WHAT THIS EXERCISE ASKS:
**A)** From the DTD align excerpt, copy the passage that begins with the words containing "center to align" and ends with "appropriate for inheritance.".
**B)** In the DTD align excerpt, where does inheritance in the CALS model come from?

Start of EXCERPT PROVIDED

In this small DTD fragment you have align with different namelists in
table align (bleedleft|left|center|right|bleedright|justify|bleedboth)
center to align the whole table
CAPTION align (top|bottom|left|right) #IMPLIED
to position on some side of table
[that list is not a subset of the
align for table.]
(tspec|th|td) align (left|center|right|justify) #IMPLIED
to position cell th or td #PCDATA content
[that is a subset of table align values]
[presumably if not otherwise positioned
by a richer element content]
Note that you have suggested an ordered resolution of #IMPLIED values
That is unnecessarily complex if only some of the potential values are
appropriate for inheritance.

Inheritance in the CALS model come from nearest ancestor (or
corresponding sibling in the case of COLSPECS) with an
explicit value for an attribute of that name.

End of EXCERPT PROVIDED
Start of SUPPLIED INFORMATION

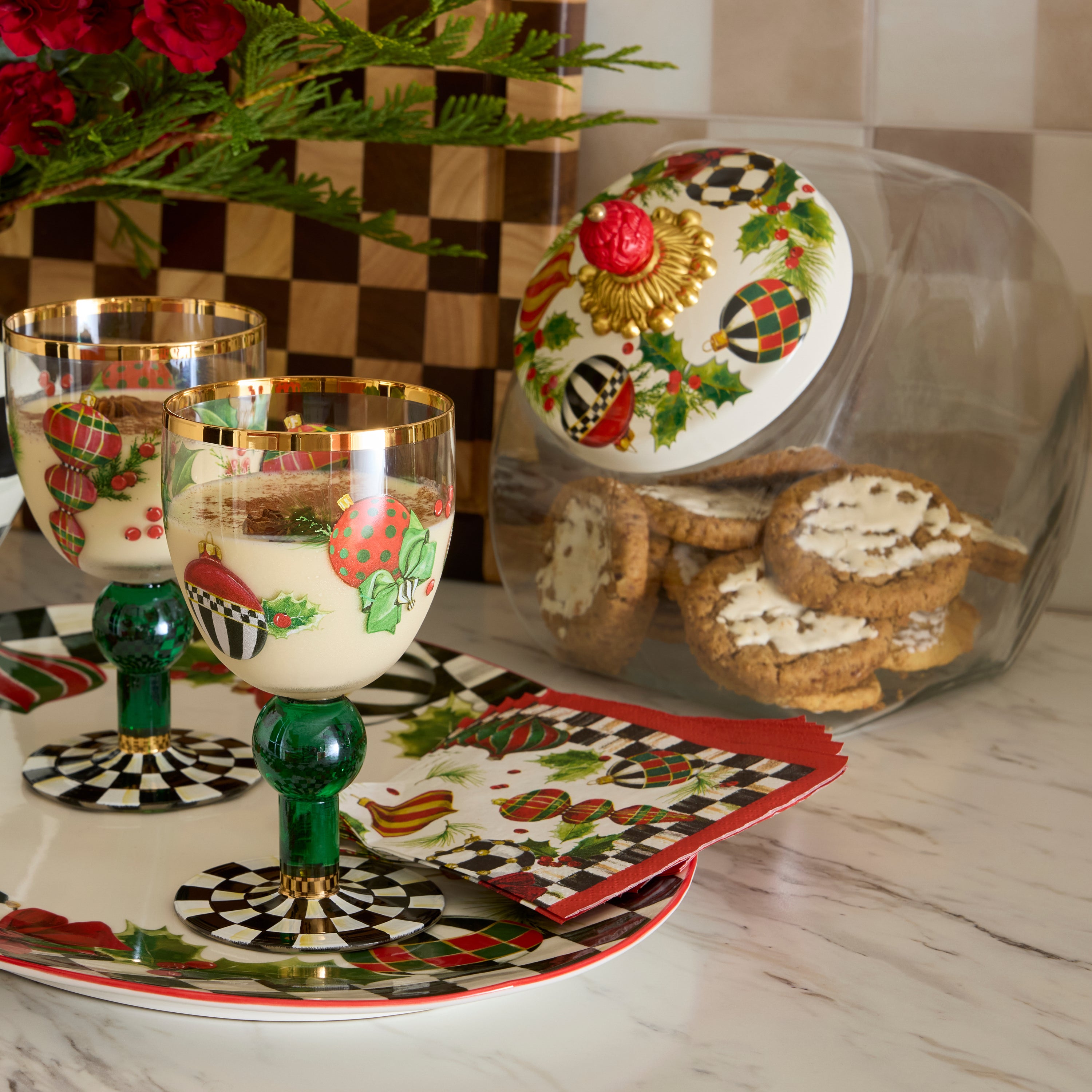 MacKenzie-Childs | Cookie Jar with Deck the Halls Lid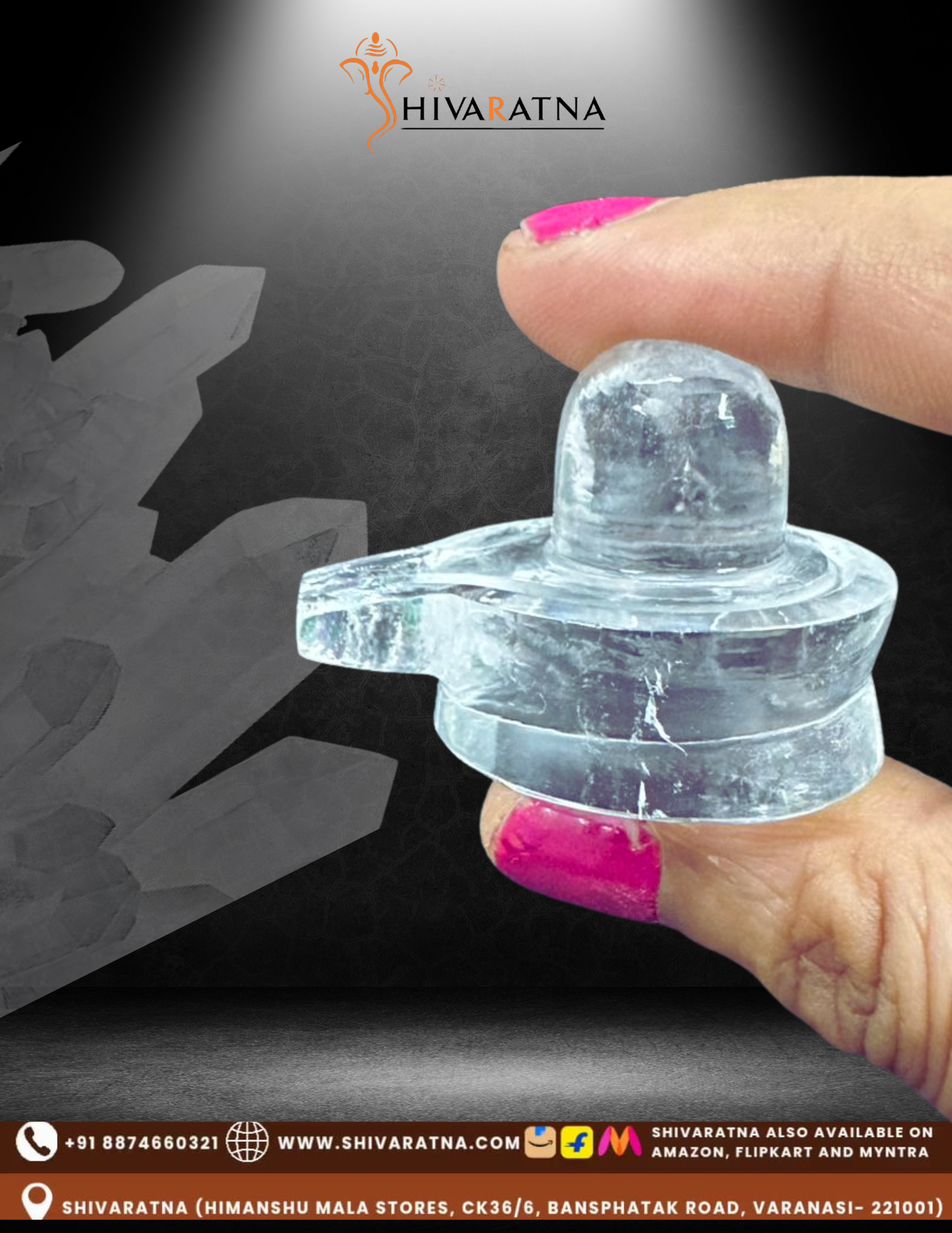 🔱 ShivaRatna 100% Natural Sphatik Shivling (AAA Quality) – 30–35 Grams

End of SUPPLIED INFORMATION

SOLUTIONS:
**A)**
center to align the whole table
CAPTION align (top|bottom|left|right) #IMPLIED
to position on some side of table
[that list is not a subset of the
align for table.]
(tspec|th|td) align (left|center|right|justify) #IMPLIED
to position cell th or td #PCDATA content
[that is a subset of table align values]
[presumably if not otherwise positioned
by a richer element content]
Note that you have suggested an ordered resolution of #IMPLIED values
That is unnecessarily complex if only some of the potential values are
appropriate for inheritance.

**B)** It comes from the nearest ancestor, or the corresponding sibling in the case of COLSPECS, that has an explicit value for an attribute of that name.